Is the snake plant really a Dracaena now?

Yes. In 2017, botanists at the Royal Botanic Gardens, Kew, merged the genus Sansevieria into Dracaena after genetic studies showed snake plants were nested within it. The snake plant formerly called Sansevieria trifasciata is now correctly Dracaena trifasciata. Many shops still label it Sansevieria, and that is fine, but botanically it sits in the same genus — and the same ASPCA toxicity listing — as the corn plant and dragon tree.

Which Dracaena is the easiest to grow?

Janet Craig (Dracaena fragrans 'Janet Craig') and the snake plant (Dracaena trifasciata) are the most forgiving. Janet Craig tolerates low light and infrequent watering, which is why it is a common office plant. The snake plant is even more drought-tolerant, needing water only when the soil is fully dry. Both shrug off neglect better than the thinner-leaved, more light-hungry variegated types like Lemon Lime.

What is the difference between Warneckii, Lemon Lime and Janet Craig?

All three are cultivars of Dracaena fragrans (the old Deremensis Group). Janet Craig has solid deep-green leaves with no stripes. Warneckii is grey-green with thin white or pale-green pinstripes. Lemon Lime is the brightest, with high-contrast chartreuse edges, a green centre and dark-green stripes. So you can tell them apart by stripe contrast: none for Janet Craig, subtle for Warneckii, vivid for Lemon Lime.

Is corn plant the same as Mass Cane?

Yes. 'Corn plant' and 'Mass cane' are both common names for Dracaena fragrans 'Massangeana', identified by its broad arching leaves with a bold yellow central stripe growing from a thick woody cane. It is one of the most popular floor-standing Dracaenas and holds an RHS Award of Garden Merit.

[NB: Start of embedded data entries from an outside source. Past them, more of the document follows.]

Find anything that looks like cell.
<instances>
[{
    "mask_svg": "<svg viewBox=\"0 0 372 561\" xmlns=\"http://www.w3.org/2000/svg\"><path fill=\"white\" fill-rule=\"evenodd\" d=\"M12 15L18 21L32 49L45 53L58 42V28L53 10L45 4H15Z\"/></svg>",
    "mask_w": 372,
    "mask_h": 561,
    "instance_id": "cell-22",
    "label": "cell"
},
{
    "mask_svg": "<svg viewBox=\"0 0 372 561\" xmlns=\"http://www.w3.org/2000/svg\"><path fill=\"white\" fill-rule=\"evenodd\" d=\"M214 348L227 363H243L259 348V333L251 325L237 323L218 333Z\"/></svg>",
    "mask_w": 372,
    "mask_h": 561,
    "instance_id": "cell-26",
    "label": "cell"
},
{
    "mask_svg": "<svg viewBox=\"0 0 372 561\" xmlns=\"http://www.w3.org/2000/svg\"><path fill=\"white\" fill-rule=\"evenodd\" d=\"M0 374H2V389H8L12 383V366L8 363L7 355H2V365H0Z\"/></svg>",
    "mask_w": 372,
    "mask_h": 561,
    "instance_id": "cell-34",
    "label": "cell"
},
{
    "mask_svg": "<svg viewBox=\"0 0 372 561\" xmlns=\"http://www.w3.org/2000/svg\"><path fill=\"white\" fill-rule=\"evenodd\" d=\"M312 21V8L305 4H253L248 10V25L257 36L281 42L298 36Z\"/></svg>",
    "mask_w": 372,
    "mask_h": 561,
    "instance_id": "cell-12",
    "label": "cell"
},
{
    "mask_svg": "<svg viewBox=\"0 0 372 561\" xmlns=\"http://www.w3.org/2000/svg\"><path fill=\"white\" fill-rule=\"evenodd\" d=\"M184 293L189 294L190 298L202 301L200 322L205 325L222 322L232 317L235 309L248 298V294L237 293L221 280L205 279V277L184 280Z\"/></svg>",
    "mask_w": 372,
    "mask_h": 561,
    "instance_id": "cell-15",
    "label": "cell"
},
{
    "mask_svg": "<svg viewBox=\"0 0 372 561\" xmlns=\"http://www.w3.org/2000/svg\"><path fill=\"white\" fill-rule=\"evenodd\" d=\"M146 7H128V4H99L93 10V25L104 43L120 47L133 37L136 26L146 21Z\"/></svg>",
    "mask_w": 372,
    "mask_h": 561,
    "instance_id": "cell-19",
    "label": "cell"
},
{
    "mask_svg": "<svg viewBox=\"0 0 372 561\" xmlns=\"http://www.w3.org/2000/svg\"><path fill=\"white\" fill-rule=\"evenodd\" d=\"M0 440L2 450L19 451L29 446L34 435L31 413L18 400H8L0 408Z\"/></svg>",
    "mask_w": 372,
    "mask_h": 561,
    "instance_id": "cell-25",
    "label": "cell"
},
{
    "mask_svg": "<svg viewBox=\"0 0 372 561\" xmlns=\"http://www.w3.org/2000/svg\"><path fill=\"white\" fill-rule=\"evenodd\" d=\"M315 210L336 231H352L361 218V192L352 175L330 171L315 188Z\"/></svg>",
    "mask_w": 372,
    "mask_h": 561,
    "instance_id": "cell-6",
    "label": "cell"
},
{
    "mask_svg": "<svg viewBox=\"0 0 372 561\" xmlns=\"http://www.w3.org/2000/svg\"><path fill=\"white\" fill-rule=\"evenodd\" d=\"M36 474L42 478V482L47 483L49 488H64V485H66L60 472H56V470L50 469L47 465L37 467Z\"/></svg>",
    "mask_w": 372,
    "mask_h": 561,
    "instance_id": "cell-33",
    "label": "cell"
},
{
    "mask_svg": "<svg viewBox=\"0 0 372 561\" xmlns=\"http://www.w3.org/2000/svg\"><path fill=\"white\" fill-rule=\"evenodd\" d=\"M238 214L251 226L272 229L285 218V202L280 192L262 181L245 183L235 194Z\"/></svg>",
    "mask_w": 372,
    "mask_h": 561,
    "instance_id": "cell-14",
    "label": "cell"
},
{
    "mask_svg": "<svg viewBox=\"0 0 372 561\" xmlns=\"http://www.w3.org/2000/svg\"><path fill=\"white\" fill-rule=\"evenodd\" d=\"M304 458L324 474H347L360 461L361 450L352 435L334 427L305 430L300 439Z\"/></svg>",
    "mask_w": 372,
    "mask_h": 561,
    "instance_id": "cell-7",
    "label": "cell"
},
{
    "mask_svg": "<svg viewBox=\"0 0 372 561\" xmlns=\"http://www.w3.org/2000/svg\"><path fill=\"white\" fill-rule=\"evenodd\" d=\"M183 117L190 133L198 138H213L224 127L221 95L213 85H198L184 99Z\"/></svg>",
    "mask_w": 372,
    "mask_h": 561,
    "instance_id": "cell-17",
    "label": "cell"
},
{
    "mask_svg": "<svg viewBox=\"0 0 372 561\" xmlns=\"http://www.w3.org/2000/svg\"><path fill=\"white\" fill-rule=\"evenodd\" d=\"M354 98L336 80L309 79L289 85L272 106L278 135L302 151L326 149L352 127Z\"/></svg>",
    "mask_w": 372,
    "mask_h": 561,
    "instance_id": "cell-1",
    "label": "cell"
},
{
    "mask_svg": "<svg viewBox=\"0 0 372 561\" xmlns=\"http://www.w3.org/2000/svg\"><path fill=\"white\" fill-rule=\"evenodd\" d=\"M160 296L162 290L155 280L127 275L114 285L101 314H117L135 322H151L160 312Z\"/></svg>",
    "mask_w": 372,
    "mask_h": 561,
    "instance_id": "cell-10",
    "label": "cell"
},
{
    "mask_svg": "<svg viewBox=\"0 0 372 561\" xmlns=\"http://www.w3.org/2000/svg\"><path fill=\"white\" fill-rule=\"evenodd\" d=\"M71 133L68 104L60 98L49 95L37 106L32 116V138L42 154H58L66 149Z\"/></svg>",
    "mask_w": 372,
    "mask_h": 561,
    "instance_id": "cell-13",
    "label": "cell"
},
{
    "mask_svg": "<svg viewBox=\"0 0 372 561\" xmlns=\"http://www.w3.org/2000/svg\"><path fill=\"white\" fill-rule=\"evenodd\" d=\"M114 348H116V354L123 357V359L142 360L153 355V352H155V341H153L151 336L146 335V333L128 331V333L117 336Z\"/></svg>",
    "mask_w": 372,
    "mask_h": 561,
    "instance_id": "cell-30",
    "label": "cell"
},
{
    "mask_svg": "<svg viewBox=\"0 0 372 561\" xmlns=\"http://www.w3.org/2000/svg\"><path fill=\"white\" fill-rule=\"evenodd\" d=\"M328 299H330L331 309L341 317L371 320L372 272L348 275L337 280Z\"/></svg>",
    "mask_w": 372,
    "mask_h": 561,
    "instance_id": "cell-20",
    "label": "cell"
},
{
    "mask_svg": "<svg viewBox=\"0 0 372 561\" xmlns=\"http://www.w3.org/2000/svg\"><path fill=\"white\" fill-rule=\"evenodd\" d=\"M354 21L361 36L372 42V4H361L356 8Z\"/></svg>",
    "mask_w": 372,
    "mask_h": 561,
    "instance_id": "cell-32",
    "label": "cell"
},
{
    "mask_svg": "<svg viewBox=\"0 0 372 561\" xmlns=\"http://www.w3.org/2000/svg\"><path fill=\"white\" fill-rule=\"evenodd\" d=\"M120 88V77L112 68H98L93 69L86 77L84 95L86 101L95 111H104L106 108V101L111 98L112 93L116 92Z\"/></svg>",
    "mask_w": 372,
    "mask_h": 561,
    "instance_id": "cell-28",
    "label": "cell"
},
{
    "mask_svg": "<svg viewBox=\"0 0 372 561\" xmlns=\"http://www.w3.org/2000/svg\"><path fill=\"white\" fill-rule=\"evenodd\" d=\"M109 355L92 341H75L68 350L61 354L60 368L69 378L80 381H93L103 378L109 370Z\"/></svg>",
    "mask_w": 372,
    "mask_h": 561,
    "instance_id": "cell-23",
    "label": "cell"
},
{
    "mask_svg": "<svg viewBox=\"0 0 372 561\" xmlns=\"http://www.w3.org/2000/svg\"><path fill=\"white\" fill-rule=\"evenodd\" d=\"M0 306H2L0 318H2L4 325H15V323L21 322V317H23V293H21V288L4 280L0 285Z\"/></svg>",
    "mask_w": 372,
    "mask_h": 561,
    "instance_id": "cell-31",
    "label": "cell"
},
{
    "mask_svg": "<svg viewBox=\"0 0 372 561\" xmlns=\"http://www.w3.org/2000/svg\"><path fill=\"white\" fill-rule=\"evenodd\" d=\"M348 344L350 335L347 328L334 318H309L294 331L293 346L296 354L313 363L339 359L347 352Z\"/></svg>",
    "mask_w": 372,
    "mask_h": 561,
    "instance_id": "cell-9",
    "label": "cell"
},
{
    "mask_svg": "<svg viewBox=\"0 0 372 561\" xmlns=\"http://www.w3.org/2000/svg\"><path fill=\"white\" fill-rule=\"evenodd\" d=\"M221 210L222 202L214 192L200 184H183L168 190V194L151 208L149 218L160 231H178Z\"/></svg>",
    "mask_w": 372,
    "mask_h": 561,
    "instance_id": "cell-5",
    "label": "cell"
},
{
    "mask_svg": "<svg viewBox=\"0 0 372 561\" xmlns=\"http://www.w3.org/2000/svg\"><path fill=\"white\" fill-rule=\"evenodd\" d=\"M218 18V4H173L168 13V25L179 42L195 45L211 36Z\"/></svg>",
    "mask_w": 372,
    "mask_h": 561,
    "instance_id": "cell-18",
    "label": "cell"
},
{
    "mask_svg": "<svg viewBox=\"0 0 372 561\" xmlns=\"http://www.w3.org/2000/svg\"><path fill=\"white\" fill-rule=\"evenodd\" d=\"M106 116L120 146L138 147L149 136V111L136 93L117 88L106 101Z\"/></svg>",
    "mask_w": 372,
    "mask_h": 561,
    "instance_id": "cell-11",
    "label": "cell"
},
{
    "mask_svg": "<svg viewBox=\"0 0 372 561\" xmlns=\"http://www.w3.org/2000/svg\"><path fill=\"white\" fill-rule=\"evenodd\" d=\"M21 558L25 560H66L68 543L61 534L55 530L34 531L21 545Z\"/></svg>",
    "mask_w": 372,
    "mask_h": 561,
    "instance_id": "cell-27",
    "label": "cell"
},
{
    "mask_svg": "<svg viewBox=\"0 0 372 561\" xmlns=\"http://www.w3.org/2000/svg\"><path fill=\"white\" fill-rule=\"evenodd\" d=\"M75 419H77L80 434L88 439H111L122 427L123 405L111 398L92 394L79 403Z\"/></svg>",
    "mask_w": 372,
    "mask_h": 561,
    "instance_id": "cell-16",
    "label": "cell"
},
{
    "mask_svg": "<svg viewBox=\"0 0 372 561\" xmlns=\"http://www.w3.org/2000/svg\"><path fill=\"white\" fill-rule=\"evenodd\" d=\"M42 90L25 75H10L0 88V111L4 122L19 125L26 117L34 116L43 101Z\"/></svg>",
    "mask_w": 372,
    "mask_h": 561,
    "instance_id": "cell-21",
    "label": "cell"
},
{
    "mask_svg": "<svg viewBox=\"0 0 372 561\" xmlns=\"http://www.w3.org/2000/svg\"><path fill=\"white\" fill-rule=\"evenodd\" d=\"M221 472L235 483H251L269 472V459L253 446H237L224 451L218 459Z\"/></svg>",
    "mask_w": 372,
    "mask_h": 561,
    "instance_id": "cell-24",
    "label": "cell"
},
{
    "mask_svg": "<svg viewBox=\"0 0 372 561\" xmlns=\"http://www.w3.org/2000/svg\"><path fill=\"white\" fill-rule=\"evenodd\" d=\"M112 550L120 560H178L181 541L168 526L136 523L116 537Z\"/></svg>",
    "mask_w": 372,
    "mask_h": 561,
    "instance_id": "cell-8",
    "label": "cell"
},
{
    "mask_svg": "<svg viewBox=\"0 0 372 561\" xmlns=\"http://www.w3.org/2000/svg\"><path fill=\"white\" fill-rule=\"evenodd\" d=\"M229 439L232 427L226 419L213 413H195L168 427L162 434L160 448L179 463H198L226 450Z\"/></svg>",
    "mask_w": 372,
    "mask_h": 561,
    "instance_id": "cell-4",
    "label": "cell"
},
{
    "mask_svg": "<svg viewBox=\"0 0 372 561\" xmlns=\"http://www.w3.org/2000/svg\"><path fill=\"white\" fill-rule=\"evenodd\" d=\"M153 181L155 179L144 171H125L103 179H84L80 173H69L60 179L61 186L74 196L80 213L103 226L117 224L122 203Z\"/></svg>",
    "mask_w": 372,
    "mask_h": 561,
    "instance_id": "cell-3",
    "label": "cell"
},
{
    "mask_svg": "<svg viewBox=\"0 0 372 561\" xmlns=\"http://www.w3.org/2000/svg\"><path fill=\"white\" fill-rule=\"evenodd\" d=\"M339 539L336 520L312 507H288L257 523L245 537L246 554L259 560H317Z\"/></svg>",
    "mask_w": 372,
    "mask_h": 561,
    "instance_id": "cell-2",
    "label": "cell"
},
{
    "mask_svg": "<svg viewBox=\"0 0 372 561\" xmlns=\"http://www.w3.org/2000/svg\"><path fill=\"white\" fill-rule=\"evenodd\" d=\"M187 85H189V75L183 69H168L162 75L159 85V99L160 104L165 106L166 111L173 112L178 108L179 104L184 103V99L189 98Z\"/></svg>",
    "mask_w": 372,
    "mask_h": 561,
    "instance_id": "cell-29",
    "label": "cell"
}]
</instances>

What is the rarest type of Dracaena?

Among houseplants, the everyday types — dragon tree, corn plant, Janet Craig — are mass-produced and easy to find, while collector cultivars with unusual variegation are scarcer at retail. Names like 'Lemon Surprise', 'Kiwi' and the wide-leaved 'Tarzan' selection turn up less often and are usually easier to source online than in general garden centres. Availability varies a lot by region, so 'rare' often just means 'not stocked locally'.

Why does my Dracaena have brown leaf tips?

Brown leaf tips are the most common Dracaena complaint and usually point to dry soil or low humidity, though over-watering can cause similar damage. Lemon Lime in particular tends to brown at the tips if the soil dries out too far. Keep the top few centimetres of soil from going bone-dry during the growing season, and if your tap water is heavily treated, sensitive Dracaenas can react to it over time.

How much light does a Dracaena need?

Most Dracaenas prefer bright, indirect light, and the green-leaved types (Janet Craig, Compacta, the snake plant) tolerate low light well. Heavily variegated cultivars like Tricolor, Lemon Lime and Song of India need brighter indirect light to keep their colour and can lose variegation or scorch in harsh direct sun. As a rule, the more colour in the leaf, the more light the plant wants.